Patient-derived Breast and Melanoma Circulating Tumor Cell (CTC) In Vitro Models as Encouraging New Tools for Cancer Research

Circulating Tumor Cells (CTCs) have emerged as powerful tools for understanding the mechanisms behind cancer biology, particularly in the context of metastatic disease. Although rare, CTCs are increasingly recognized for their potential in the early diagnosis, monitoring, and progression of tumors. These cells can detach from the primary cancer tumor and enter bloodstream, facilitating metastasis at distant tissue sites. As research into CTCs advances, new opportunities will continue to emerge to better manage therapeutic targets, especially for metastatic disease. 

Despite progress in CTC isolation techniques, detecting CTCs remains challenging due to their rarity in the bloodstream. Furthermore, long-term and scalable in vitro culture of CTCs has not been previously achieved. As a result, there is a significant lack of widely available CTC models for studying cancer biology and metastatic progression and developing new treatment strategies.

ATCC is actively collaborating with various institutions to make CTCs more widely available for cancer research, focusing on the development of standardized expansion and characterization protocols for CTCs isolated from clinical patient samples. In this study, we present the successful propagation and characterization of six well-established breast and melanoma CTC models originating from metastatic breast and melanoma disease: Brx50 (ATCC® CRL-3648™), Brx61 (ATCC® CRL-3649™), Brx142 (ATCC® CRL-3650™), MEL167 (ATCC® CRL-3651™), MEL182 (ATCC® CRL-3652™) and PEM78 (ATCC® CRL-3653™). 

We evaluated the genomic, proteomic, and functional characteristics of Brx50, Brx61, and Brx142 breast cancer models and MEL167, MEL182 and PEM78 melanoma CTC models. Genetic profiling via sequencing revealed key oncogenic drivers potentially linked to metastatic behavior. Gene expression profiles were compared with commonly used breast and melanoma cell lines to highlight distinct molecular signatures. Immunofluorescence staining was performed to assess the distinct presence of breast cancer or melanoma molecular biomarker panels. Drug response assays were conducted to evaluate the sensitivity of Brx50, Brx61, and Brx142 to estrogen receptor (ER) inhibitors and MEL167, MEL182, and PEM78 to BRAF inhibitors. Additionally, drug response profiles of the breast CTC models were compared to those of commonly used triple-positive and triple-negative breast cancer cell lines, while melanoma CTC models were compared to the A375 melanoma cell line and CRISPR-engineered drug-resistant variants. 
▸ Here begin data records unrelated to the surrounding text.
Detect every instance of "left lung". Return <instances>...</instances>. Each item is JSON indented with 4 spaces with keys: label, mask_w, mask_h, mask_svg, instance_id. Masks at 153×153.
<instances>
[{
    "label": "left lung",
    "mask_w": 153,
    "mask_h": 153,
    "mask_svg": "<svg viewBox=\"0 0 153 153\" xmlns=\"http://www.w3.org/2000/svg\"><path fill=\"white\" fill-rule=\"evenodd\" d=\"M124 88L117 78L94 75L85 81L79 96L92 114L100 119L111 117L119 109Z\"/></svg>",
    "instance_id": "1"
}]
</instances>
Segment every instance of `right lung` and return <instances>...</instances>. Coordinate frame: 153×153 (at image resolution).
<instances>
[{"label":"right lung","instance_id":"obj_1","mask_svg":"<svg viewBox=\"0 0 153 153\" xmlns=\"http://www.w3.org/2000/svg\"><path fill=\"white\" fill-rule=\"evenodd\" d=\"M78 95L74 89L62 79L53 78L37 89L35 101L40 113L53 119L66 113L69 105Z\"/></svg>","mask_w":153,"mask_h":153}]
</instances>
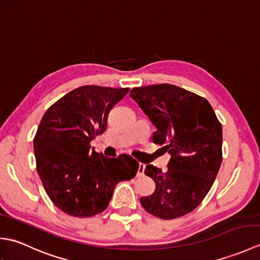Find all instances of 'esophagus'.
<instances>
[{"instance_id": "34e87169", "label": "esophagus", "mask_w": 260, "mask_h": 260, "mask_svg": "<svg viewBox=\"0 0 260 260\" xmlns=\"http://www.w3.org/2000/svg\"><path fill=\"white\" fill-rule=\"evenodd\" d=\"M144 170H145V164L140 163L139 164V171H137V176H142L144 174Z\"/></svg>"}]
</instances>
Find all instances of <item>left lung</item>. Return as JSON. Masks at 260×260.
Returning <instances> with one entry per match:
<instances>
[{"instance_id":"obj_1","label":"left lung","mask_w":260,"mask_h":260,"mask_svg":"<svg viewBox=\"0 0 260 260\" xmlns=\"http://www.w3.org/2000/svg\"><path fill=\"white\" fill-rule=\"evenodd\" d=\"M129 95L156 127L153 142L171 154L165 173L146 165L156 187L141 198L142 207L157 218H180L211 189L222 161V126L206 98L181 87H136Z\"/></svg>"}]
</instances>
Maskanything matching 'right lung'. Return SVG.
I'll use <instances>...</instances> for the list:
<instances>
[{
	"instance_id": "right-lung-1",
	"label": "right lung",
	"mask_w": 260,
	"mask_h": 260,
	"mask_svg": "<svg viewBox=\"0 0 260 260\" xmlns=\"http://www.w3.org/2000/svg\"><path fill=\"white\" fill-rule=\"evenodd\" d=\"M129 88L82 86L47 109L33 140L37 171L54 206L87 218L108 207L116 184L133 179L139 162L127 154L106 157L90 142Z\"/></svg>"
}]
</instances>
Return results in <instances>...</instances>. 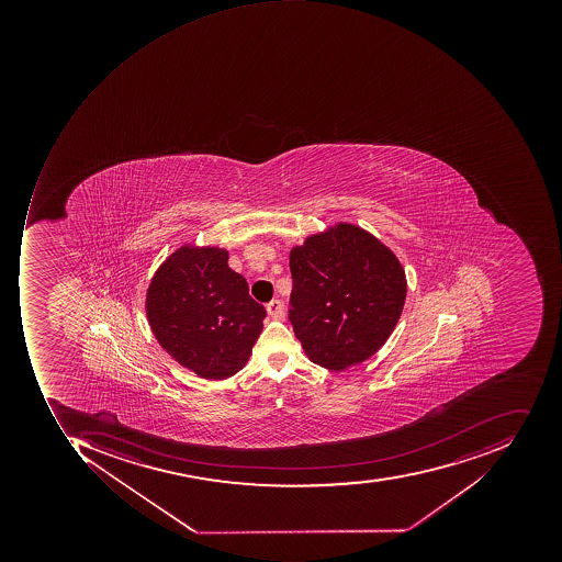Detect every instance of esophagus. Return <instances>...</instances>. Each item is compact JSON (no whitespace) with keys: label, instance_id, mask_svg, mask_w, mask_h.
Returning <instances> with one entry per match:
<instances>
[{"label":"esophagus","instance_id":"1","mask_svg":"<svg viewBox=\"0 0 562 562\" xmlns=\"http://www.w3.org/2000/svg\"><path fill=\"white\" fill-rule=\"evenodd\" d=\"M268 316L272 319H282L283 317V304L280 301L268 302L267 304Z\"/></svg>","mask_w":562,"mask_h":562}]
</instances>
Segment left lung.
<instances>
[{
  "label": "left lung",
  "mask_w": 562,
  "mask_h": 562,
  "mask_svg": "<svg viewBox=\"0 0 562 562\" xmlns=\"http://www.w3.org/2000/svg\"><path fill=\"white\" fill-rule=\"evenodd\" d=\"M289 319L312 363L341 371L379 351L404 311L407 279L389 246L338 223L290 250Z\"/></svg>",
  "instance_id": "1"
}]
</instances>
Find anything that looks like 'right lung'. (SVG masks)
I'll return each instance as SVG.
<instances>
[{"mask_svg": "<svg viewBox=\"0 0 562 562\" xmlns=\"http://www.w3.org/2000/svg\"><path fill=\"white\" fill-rule=\"evenodd\" d=\"M145 308L158 345L206 380L229 379L248 363L267 317L217 246L177 248L157 268Z\"/></svg>", "mask_w": 562, "mask_h": 562, "instance_id": "1", "label": "right lung"}]
</instances>
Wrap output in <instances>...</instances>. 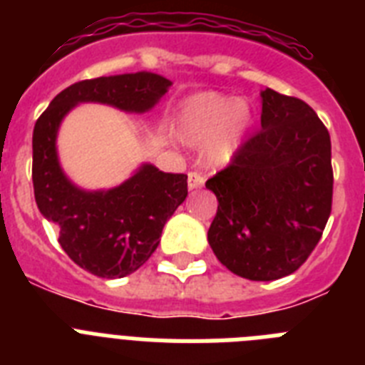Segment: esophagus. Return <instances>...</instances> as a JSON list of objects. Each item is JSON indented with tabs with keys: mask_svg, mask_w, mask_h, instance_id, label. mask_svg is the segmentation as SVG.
Here are the masks:
<instances>
[{
	"mask_svg": "<svg viewBox=\"0 0 365 365\" xmlns=\"http://www.w3.org/2000/svg\"><path fill=\"white\" fill-rule=\"evenodd\" d=\"M187 185L191 191L192 189H200L202 185H204V178H202L198 173H189L187 174Z\"/></svg>",
	"mask_w": 365,
	"mask_h": 365,
	"instance_id": "esophagus-1",
	"label": "esophagus"
}]
</instances>
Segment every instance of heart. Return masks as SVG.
Segmentation results:
<instances>
[{
  "label": "heart",
  "mask_w": 365,
  "mask_h": 365,
  "mask_svg": "<svg viewBox=\"0 0 365 365\" xmlns=\"http://www.w3.org/2000/svg\"><path fill=\"white\" fill-rule=\"evenodd\" d=\"M252 124V109L245 100L219 93H202L187 98L176 113V130L189 145L212 139L206 146L211 165H225L240 150Z\"/></svg>",
  "instance_id": "b5f03b06"
}]
</instances>
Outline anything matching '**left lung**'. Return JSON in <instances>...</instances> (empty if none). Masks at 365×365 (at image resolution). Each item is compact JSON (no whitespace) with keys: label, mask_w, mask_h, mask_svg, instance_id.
<instances>
[{"label":"left lung","mask_w":365,"mask_h":365,"mask_svg":"<svg viewBox=\"0 0 365 365\" xmlns=\"http://www.w3.org/2000/svg\"><path fill=\"white\" fill-rule=\"evenodd\" d=\"M330 135L299 98L262 93V130L206 187L219 206L207 230L226 269L249 280L287 277L308 259L332 210Z\"/></svg>","instance_id":"left-lung-1"}]
</instances>
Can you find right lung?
Segmentation results:
<instances>
[{"label":"right lung","mask_w":365,"mask_h":365,"mask_svg":"<svg viewBox=\"0 0 365 365\" xmlns=\"http://www.w3.org/2000/svg\"><path fill=\"white\" fill-rule=\"evenodd\" d=\"M170 85L152 72L78 81L51 100L33 130L36 206L59 228V243L70 259L100 278L131 274L154 254L165 222L187 197V176L143 165L118 187L83 191L64 176L57 159L55 139L61 120L83 102L146 113Z\"/></svg>","instance_id":"obj_1"}]
</instances>
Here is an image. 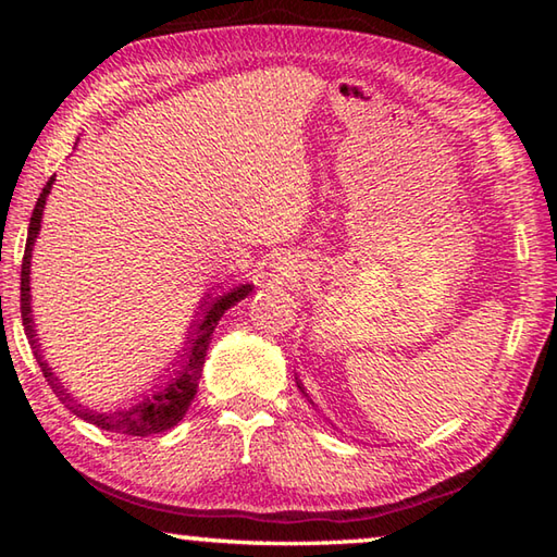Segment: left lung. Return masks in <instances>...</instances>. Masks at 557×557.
Masks as SVG:
<instances>
[{
  "label": "left lung",
  "mask_w": 557,
  "mask_h": 557,
  "mask_svg": "<svg viewBox=\"0 0 557 557\" xmlns=\"http://www.w3.org/2000/svg\"><path fill=\"white\" fill-rule=\"evenodd\" d=\"M297 388H299L301 393H305V388H301V383H299V381H297ZM305 398H309V395H307V393H305ZM309 403H312V400H309Z\"/></svg>",
  "instance_id": "8db88e82"
}]
</instances>
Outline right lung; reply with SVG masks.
Instances as JSON below:
<instances>
[{
    "label": "right lung",
    "mask_w": 557,
    "mask_h": 557,
    "mask_svg": "<svg viewBox=\"0 0 557 557\" xmlns=\"http://www.w3.org/2000/svg\"><path fill=\"white\" fill-rule=\"evenodd\" d=\"M53 186V176L46 182L44 191L39 196V201L34 206L32 213V223H29V238H26V250H24V260H22V324L26 338L34 348L36 363L41 366L44 379L49 381V385L55 393L65 408H69L73 414H78L81 420L90 422L100 430H108L112 435H129V437H149V435H159V432L172 430L178 420L184 418L188 405H191L196 391H199V379L203 371V361H206V351H209L211 336L219 326L221 317L228 312V309L235 305V301L245 299L252 292V285H238L233 287L225 295L215 297L206 302L203 299V319H199L191 329L194 332L186 334V348L182 354V361H176V366L172 363L174 371H169V375H164L166 381H162L159 385H152V391H147L143 395H137V403L132 408H122V410H92L88 405H81L78 400L73 398L69 393V388L61 383L59 375L53 373V369L49 363L44 361L41 356V344L36 338V326H34V314H32V287H29V275H32V250L34 243L39 238L41 231V215H44V206H46V196L51 194Z\"/></svg>",
    "instance_id": "add662e5"
}]
</instances>
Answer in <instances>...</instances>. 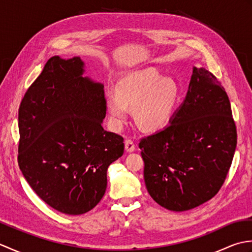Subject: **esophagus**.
Masks as SVG:
<instances>
[{
  "instance_id": "1",
  "label": "esophagus",
  "mask_w": 252,
  "mask_h": 252,
  "mask_svg": "<svg viewBox=\"0 0 252 252\" xmlns=\"http://www.w3.org/2000/svg\"><path fill=\"white\" fill-rule=\"evenodd\" d=\"M125 147H126V153H133V152L135 151L134 143H133L131 140H126V141L125 142Z\"/></svg>"
}]
</instances>
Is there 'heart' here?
<instances>
[{"instance_id": "1", "label": "heart", "mask_w": 252, "mask_h": 252, "mask_svg": "<svg viewBox=\"0 0 252 252\" xmlns=\"http://www.w3.org/2000/svg\"><path fill=\"white\" fill-rule=\"evenodd\" d=\"M117 93L106 95L105 104L112 126L120 127L134 108L137 126L145 131L161 130L168 126L178 100V85L156 68L132 71L119 79Z\"/></svg>"}]
</instances>
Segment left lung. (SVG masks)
I'll return each instance as SVG.
<instances>
[{"label": "left lung", "instance_id": "1", "mask_svg": "<svg viewBox=\"0 0 252 252\" xmlns=\"http://www.w3.org/2000/svg\"><path fill=\"white\" fill-rule=\"evenodd\" d=\"M169 123L138 144L144 181L158 205L186 211L221 189L237 144L228 96L210 71L192 67L186 97Z\"/></svg>", "mask_w": 252, "mask_h": 252}]
</instances>
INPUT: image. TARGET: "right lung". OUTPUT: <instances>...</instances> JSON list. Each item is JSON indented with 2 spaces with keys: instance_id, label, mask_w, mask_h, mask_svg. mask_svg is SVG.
I'll use <instances>...</instances> for the list:
<instances>
[{
  "instance_id": "obj_1",
  "label": "right lung",
  "mask_w": 252,
  "mask_h": 252,
  "mask_svg": "<svg viewBox=\"0 0 252 252\" xmlns=\"http://www.w3.org/2000/svg\"><path fill=\"white\" fill-rule=\"evenodd\" d=\"M104 84L85 76L80 57H51L18 110V163L42 200L69 216L103 198L107 169L125 151L123 138L103 127Z\"/></svg>"
}]
</instances>
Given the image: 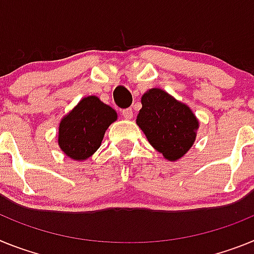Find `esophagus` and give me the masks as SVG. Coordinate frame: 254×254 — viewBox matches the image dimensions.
<instances>
[{
    "mask_svg": "<svg viewBox=\"0 0 254 254\" xmlns=\"http://www.w3.org/2000/svg\"><path fill=\"white\" fill-rule=\"evenodd\" d=\"M121 115L124 116V119H127V120H130V119L133 118V110H131V109H124L123 111H121Z\"/></svg>",
    "mask_w": 254,
    "mask_h": 254,
    "instance_id": "esophagus-1",
    "label": "esophagus"
}]
</instances>
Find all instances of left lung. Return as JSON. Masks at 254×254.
Returning <instances> with one entry per match:
<instances>
[{"label":"left lung","mask_w":254,"mask_h":254,"mask_svg":"<svg viewBox=\"0 0 254 254\" xmlns=\"http://www.w3.org/2000/svg\"><path fill=\"white\" fill-rule=\"evenodd\" d=\"M136 125L149 144L167 161H178L197 138L199 121L188 105L160 88H152L142 96V109Z\"/></svg>","instance_id":"8db88e82"}]
</instances>
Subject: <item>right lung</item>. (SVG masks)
<instances>
[{"instance_id": "right-lung-1", "label": "right lung", "mask_w": 254, "mask_h": 254, "mask_svg": "<svg viewBox=\"0 0 254 254\" xmlns=\"http://www.w3.org/2000/svg\"><path fill=\"white\" fill-rule=\"evenodd\" d=\"M116 120V111L98 97H84L61 119L59 147L71 160H87L100 148L106 130Z\"/></svg>"}]
</instances>
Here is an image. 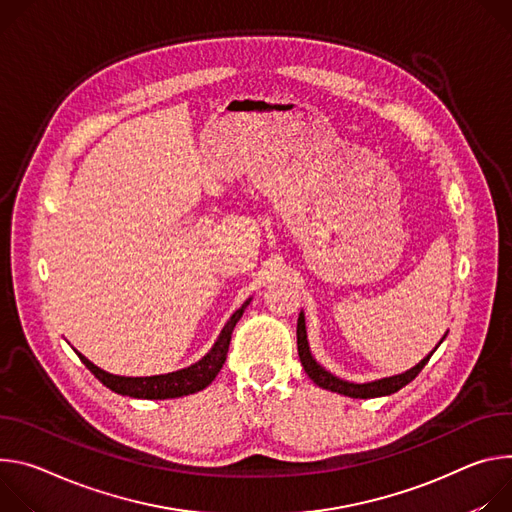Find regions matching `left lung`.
Here are the masks:
<instances>
[{
    "label": "left lung",
    "instance_id": "8db88e82",
    "mask_svg": "<svg viewBox=\"0 0 512 512\" xmlns=\"http://www.w3.org/2000/svg\"><path fill=\"white\" fill-rule=\"evenodd\" d=\"M447 335V331H445ZM445 335L439 339V344L435 346V350L441 346V342L445 339ZM297 348H299V358H301V364L305 368V372L309 374V378L325 388V390H331V392H337V394H344V396H350V399H376V396H388L396 390H401L403 386H407L411 380H415V376L425 368V364L429 362V358L433 356L427 354L417 366H413L411 370L403 372V374H396V376H386V378H378V380H372V382H348L344 378H339L335 374H331L329 370H325L311 354V348H309V339H307V327H305V313L301 311L299 313V321H297Z\"/></svg>",
    "mask_w": 512,
    "mask_h": 512
}]
</instances>
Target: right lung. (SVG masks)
I'll return each mask as SVG.
<instances>
[{"label": "right lung", "instance_id": "1", "mask_svg": "<svg viewBox=\"0 0 512 512\" xmlns=\"http://www.w3.org/2000/svg\"><path fill=\"white\" fill-rule=\"evenodd\" d=\"M252 299H248L230 319L223 325L219 337L215 339V344L211 350L195 364L177 370V372H168V374H158V376H118V374H109L89 362L81 352L77 356L81 362L91 370V374L109 390L124 394V396H134V399H150V401H162V399H177V396L193 394L203 390L213 382V378L219 374L221 366L225 364L227 350H230L232 342V331L240 317L244 315L246 307L250 305Z\"/></svg>", "mask_w": 512, "mask_h": 512}]
</instances>
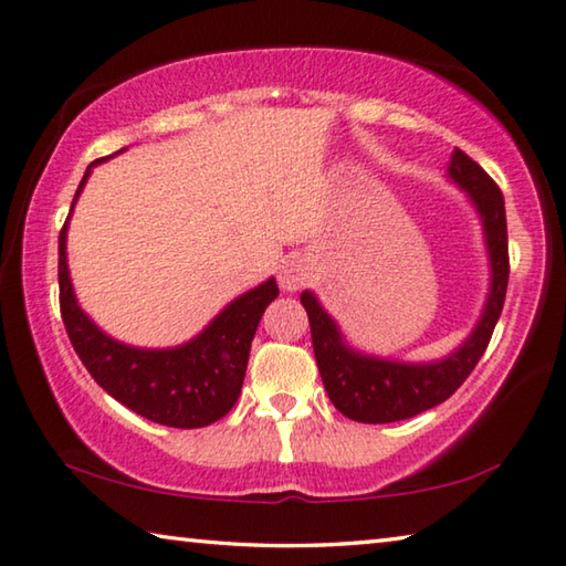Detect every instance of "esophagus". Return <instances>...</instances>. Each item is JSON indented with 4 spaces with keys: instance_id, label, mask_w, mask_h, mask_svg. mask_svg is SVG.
I'll return each mask as SVG.
<instances>
[{
    "instance_id": "1",
    "label": "esophagus",
    "mask_w": 566,
    "mask_h": 566,
    "mask_svg": "<svg viewBox=\"0 0 566 566\" xmlns=\"http://www.w3.org/2000/svg\"><path fill=\"white\" fill-rule=\"evenodd\" d=\"M310 280V266L300 256H292V260L282 262L280 266V286L284 292H296Z\"/></svg>"
}]
</instances>
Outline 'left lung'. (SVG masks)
<instances>
[{"mask_svg":"<svg viewBox=\"0 0 566 566\" xmlns=\"http://www.w3.org/2000/svg\"><path fill=\"white\" fill-rule=\"evenodd\" d=\"M447 177L464 191L476 209L486 256H490V294H486L484 310L472 334L454 352H449L444 359L417 364L364 354L344 339L339 324L329 317V312H324L314 292L304 290L300 296L310 317L312 347L324 389L332 405L354 421L389 424V421L417 417L421 411L442 405L472 375L502 314L506 282H510L502 191L462 149L452 151Z\"/></svg>","mask_w":566,"mask_h":566,"instance_id":"8db88e82","label":"left lung"}]
</instances>
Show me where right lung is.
Listing matches in <instances>:
<instances>
[{"label":"right lung","mask_w":566,"mask_h":566,"mask_svg":"<svg viewBox=\"0 0 566 566\" xmlns=\"http://www.w3.org/2000/svg\"><path fill=\"white\" fill-rule=\"evenodd\" d=\"M107 157L92 161L84 171L72 209L92 169ZM72 209L60 232V310L72 347L94 381L124 407L157 424L197 429L222 419L237 405L254 332L266 306L280 294V286L270 276L254 290L239 294L195 339L179 347H132L104 334L76 302L66 266Z\"/></svg>","instance_id":"right-lung-1"}]
</instances>
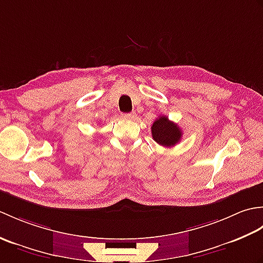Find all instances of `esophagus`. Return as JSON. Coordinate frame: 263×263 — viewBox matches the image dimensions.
I'll list each match as a JSON object with an SVG mask.
<instances>
[{
	"mask_svg": "<svg viewBox=\"0 0 263 263\" xmlns=\"http://www.w3.org/2000/svg\"><path fill=\"white\" fill-rule=\"evenodd\" d=\"M136 116H137V114H136V113H126V114H122V117H123V119L126 120V121H130V120L136 119Z\"/></svg>",
	"mask_w": 263,
	"mask_h": 263,
	"instance_id": "34e87169",
	"label": "esophagus"
}]
</instances>
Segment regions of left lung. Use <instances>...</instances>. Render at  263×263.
I'll list each match as a JSON object with an SVG mask.
<instances>
[{
  "label": "left lung",
  "mask_w": 263,
  "mask_h": 263,
  "mask_svg": "<svg viewBox=\"0 0 263 263\" xmlns=\"http://www.w3.org/2000/svg\"><path fill=\"white\" fill-rule=\"evenodd\" d=\"M154 140L164 147H173L181 140L182 130L167 116H159L152 126Z\"/></svg>",
  "instance_id": "8db88e82"
}]
</instances>
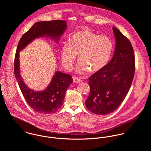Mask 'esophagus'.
<instances>
[{"label":"esophagus","mask_w":151,"mask_h":151,"mask_svg":"<svg viewBox=\"0 0 151 151\" xmlns=\"http://www.w3.org/2000/svg\"><path fill=\"white\" fill-rule=\"evenodd\" d=\"M82 81L81 78L80 77H73V83H79Z\"/></svg>","instance_id":"1"}]
</instances>
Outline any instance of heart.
I'll use <instances>...</instances> for the list:
<instances>
[{"instance_id": "1", "label": "heart", "mask_w": 151, "mask_h": 151, "mask_svg": "<svg viewBox=\"0 0 151 151\" xmlns=\"http://www.w3.org/2000/svg\"><path fill=\"white\" fill-rule=\"evenodd\" d=\"M113 43L106 36L98 35L91 31H82L75 33L61 48V61L67 70H70L76 59L79 61L76 71L80 74L89 69L96 72L102 69L111 55Z\"/></svg>"}]
</instances>
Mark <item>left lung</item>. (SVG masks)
Wrapping results in <instances>:
<instances>
[{
  "instance_id": "left-lung-1",
  "label": "left lung",
  "mask_w": 151,
  "mask_h": 151,
  "mask_svg": "<svg viewBox=\"0 0 151 151\" xmlns=\"http://www.w3.org/2000/svg\"><path fill=\"white\" fill-rule=\"evenodd\" d=\"M113 30L116 39L113 58L88 79L90 92L86 105L98 115L112 113L121 105L129 92L135 70L131 43L117 28L113 27Z\"/></svg>"
}]
</instances>
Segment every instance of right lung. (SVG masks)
<instances>
[{
	"instance_id": "right-lung-1",
	"label": "right lung",
	"mask_w": 151,
	"mask_h": 151,
	"mask_svg": "<svg viewBox=\"0 0 151 151\" xmlns=\"http://www.w3.org/2000/svg\"><path fill=\"white\" fill-rule=\"evenodd\" d=\"M67 25L64 20L37 22L22 36L16 50L14 72L20 90L28 105L35 111L41 114L56 112L63 105L65 93L73 83L72 77L60 71H56L49 85L42 91L31 89L24 83L20 76L19 52L35 39L50 37L57 43Z\"/></svg>"
}]
</instances>
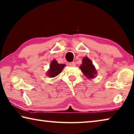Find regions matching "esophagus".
<instances>
[{
	"label": "esophagus",
	"mask_w": 134,
	"mask_h": 134,
	"mask_svg": "<svg viewBox=\"0 0 134 134\" xmlns=\"http://www.w3.org/2000/svg\"><path fill=\"white\" fill-rule=\"evenodd\" d=\"M69 64L70 66H71V67H75V66H76V64H75V62L70 63Z\"/></svg>",
	"instance_id": "34e87169"
}]
</instances>
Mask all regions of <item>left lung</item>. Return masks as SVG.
I'll return each mask as SVG.
<instances>
[{
    "mask_svg": "<svg viewBox=\"0 0 134 134\" xmlns=\"http://www.w3.org/2000/svg\"><path fill=\"white\" fill-rule=\"evenodd\" d=\"M79 69L88 79H92L97 77V71L92 61L87 57H85L82 59V63L80 65Z\"/></svg>",
    "mask_w": 134,
    "mask_h": 134,
    "instance_id": "1",
    "label": "left lung"
}]
</instances>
In conclusion, metastatic disease remains difficult to treat due to reduced therapeutic response rates and increased disease relapse potential. The six new widely available CTC lines—Brx50, Brx61, Brx142, MEL167, MEL182 and PEM78—represent robust and versatile models for investigating the role of CTCs in pre-clinical diagnostics, disease monitoring, and the progression of metastatic breast cancer and melanoma.